Sabes, sei que não vai ler isto e se leres em algum lado não pensarás que é para ti pelo tempo que passou. Eu compreendo e aceito.
Quero que saibas que casei e sou Pai de um casal. Têm 5 anos de diferença. Não digas a ninguém mas dei-lhes os nomes que um dia decidimos juntos. A Inês, minha mulher, faleceu quando teve a mais nova.Não vou dizer que tudo isto é fácil porque no meio de tantas loucas que me quiseram metade daquilo que tu me quiseste ela foi a que mais me cativou. E a que mais gostava de mim. Eu gostava dela não vou dizer que não porque caso isso nao fosse verdadeiro não chegava a este ponto e tu sabes bem disso. Enganei-me mais que uma vez no nome dela chamando-lhe o teu. Escusado será dizer que originou chatices. As loucas percebiam que o meu coração bombeava sangue por outra pessoa e invejavam-te. Depois seguia-se a parte de explicar tudo. Nunca o fiz. Não explicava tudo. Era simples nisso. -Amo-a!
Bastava dizer isto porque no fundo tudo se baseia nisso. No amor. Na merda do amor. Ainda penso em ti todos os dias mas agora com as crianças consigo-me distrair com outras coisas e tenho mais preocupações.Eles são adoráveis. São meus. Basta dizer isso.
Por vezes ainda surges nas nossas conversas de amigos. Não pergunto nem vasculho nada acerca de ti, simplesmente apareces na conversa. Motivo para ser eu a pagar uma rodada. Pelo que ouço ainda não és casada e estás muito bem lançada na tua carreira. Tens uma boa vida quando no fundo o que mais desejaste foi uma vida boa.As coisas são mesmo assim. Teremos de aceitar que a nossa época de platina já foi e que o que nos resta é continuar.Passa mais vezes por estes lados para me dares isso que me alegra a alma.

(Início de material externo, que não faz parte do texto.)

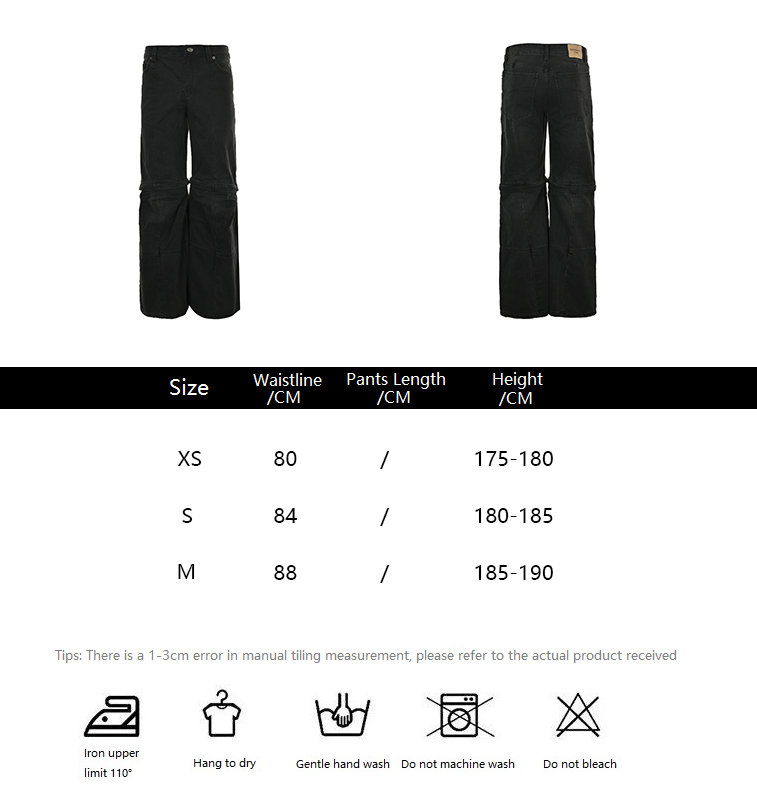 | Size | Waistline /CM | Pants Length /CM | Height /CM |
|---|---|---|---|
| XS | 80 | / | 175-180 |
| S | 84 | / | 180-185 |
| M | 88 | / | 185-190 |

Tips: There is a 1-3cm error in manual tiling measurement, please refer to the actual product received

Iron upper limit 110°

Hang to dry

Gentle hand wash

Do not machine wash

Do not bleach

É verdade a resposta á tua pergunta que até hoje não te respondi é MIshka - "Give You All The Love". Foi esta a música que ouvi horas e horas depois de deixar o que mais amo.Foste a ilusão perfeita onde a perfeição nunca existiu.
Obrigado.
(Isto não me pertence caso ainda existicem dúvidas)

4 comentários:

Rita disse...

Eu a pensar que era uma despedida.

withababymuffin disse...

EStá lindo, seja de quem for. :)

Mauro Calado disse...

É uma despedida Rita.
Uma despedida compreendida.

Mauro Calado disse...

Obrigado Carla.
Não me pertence mas fui que escrevi.